Marshall County’s personnel board presented a request that the commission authorize a request for proposals and fund a comprehensive countywide pay study. The personnel representative (Christie Kelly) said the last study concluded in 2020 and that market changes — including a 26–27% increase in the consumer price index since 2019 — have changed the local labor market. She told commissioners the county’s unemployment rate is low (about 2.4%), making recruitment and retention more difficult and creating potential pay compression between recent hires and longer‑tenured staff.
Christie outlined the pay‑study approach: hire an independent compensation consultant to benchmark peer counties and private‑sector comparators, review job classifications and internal equity, involve personnel management and supervisors, ensure transparency and provide options for conservative budgeting. She said the prior vendor, Evergreen Solutions, cost about $36,000 for the earlier study.
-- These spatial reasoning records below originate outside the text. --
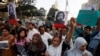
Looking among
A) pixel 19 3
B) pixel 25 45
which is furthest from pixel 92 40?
pixel 19 3

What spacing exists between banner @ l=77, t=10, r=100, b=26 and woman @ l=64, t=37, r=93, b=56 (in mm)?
1094

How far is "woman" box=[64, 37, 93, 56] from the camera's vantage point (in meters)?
7.74

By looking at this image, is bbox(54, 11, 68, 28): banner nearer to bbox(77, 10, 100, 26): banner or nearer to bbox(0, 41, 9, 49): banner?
bbox(77, 10, 100, 26): banner

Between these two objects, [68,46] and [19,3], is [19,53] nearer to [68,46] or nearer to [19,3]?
[68,46]

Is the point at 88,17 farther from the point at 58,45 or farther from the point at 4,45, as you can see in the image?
Result: the point at 4,45

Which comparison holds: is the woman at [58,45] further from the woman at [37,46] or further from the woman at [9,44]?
the woman at [9,44]

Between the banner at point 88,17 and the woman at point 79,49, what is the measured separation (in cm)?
109

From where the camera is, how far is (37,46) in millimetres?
8812

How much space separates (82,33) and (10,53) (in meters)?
1.84

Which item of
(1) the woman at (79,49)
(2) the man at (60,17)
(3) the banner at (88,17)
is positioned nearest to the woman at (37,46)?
(1) the woman at (79,49)

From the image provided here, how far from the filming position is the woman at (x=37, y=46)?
8.77 metres

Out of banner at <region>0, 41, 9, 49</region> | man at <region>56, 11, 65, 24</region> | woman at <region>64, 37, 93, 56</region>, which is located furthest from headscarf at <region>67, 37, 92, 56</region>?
man at <region>56, 11, 65, 24</region>

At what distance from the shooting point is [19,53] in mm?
9570

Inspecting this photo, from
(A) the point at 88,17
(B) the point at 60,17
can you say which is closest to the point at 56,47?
(A) the point at 88,17
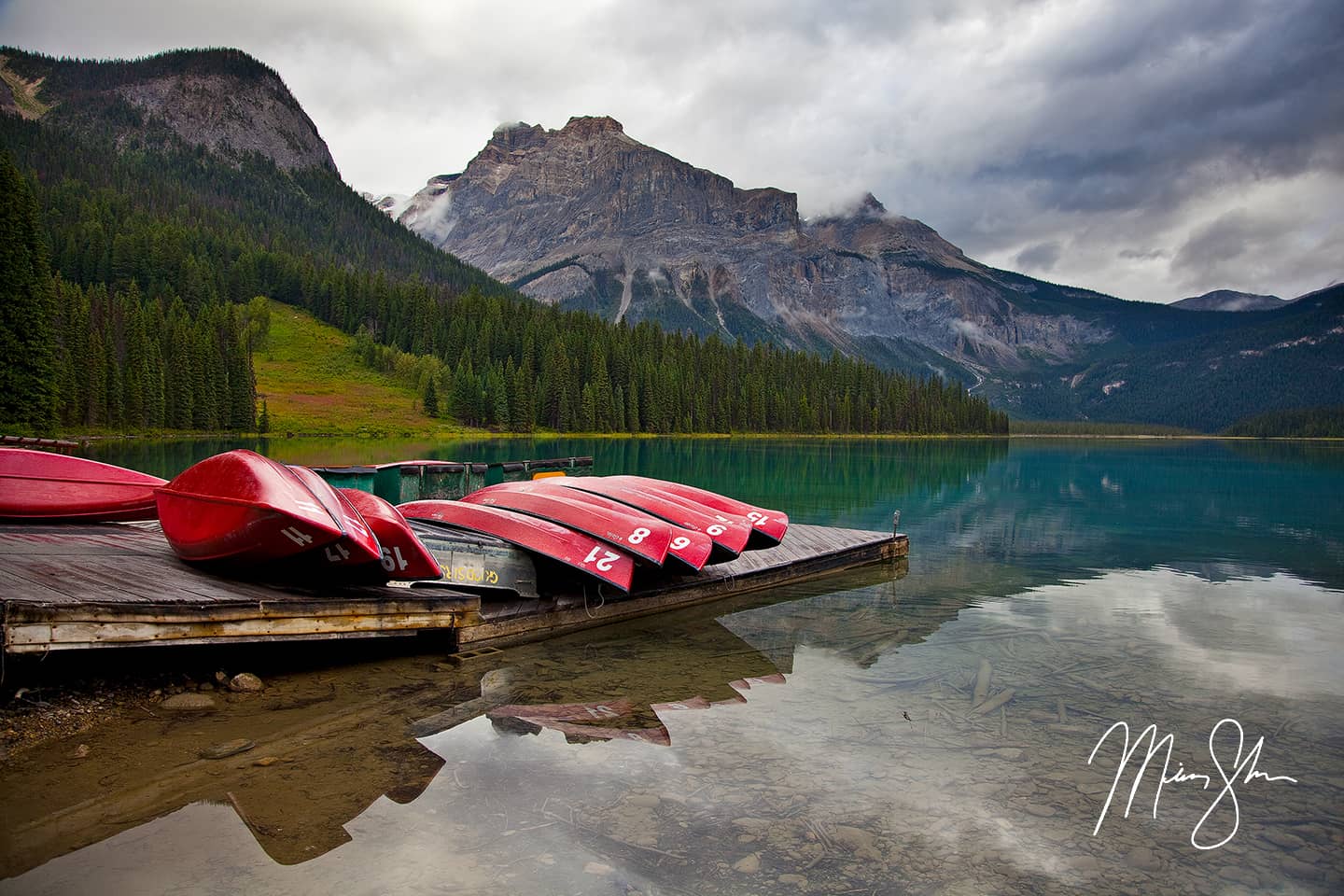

The personnel board asked the commission to approve issuing an RFP and to allocate funds so the study can proceed; commissioners approved the personnel board’s request and accepted the related resolution on the record.
Commissioners asked that the study account for positions that compete directly with the private sector (for example CDL drivers and trade positions) as well as peer‑county comparisons. Staff said the RFP will be written to capture those concerns and that the recruitment impact of not conducting a study includes increased turnover, overtime and training costs.
The commission recorded a motion approving the RFP request and resolution; staff will return with vendor presentations and a recommended vendor selection process if the RFP proceeds.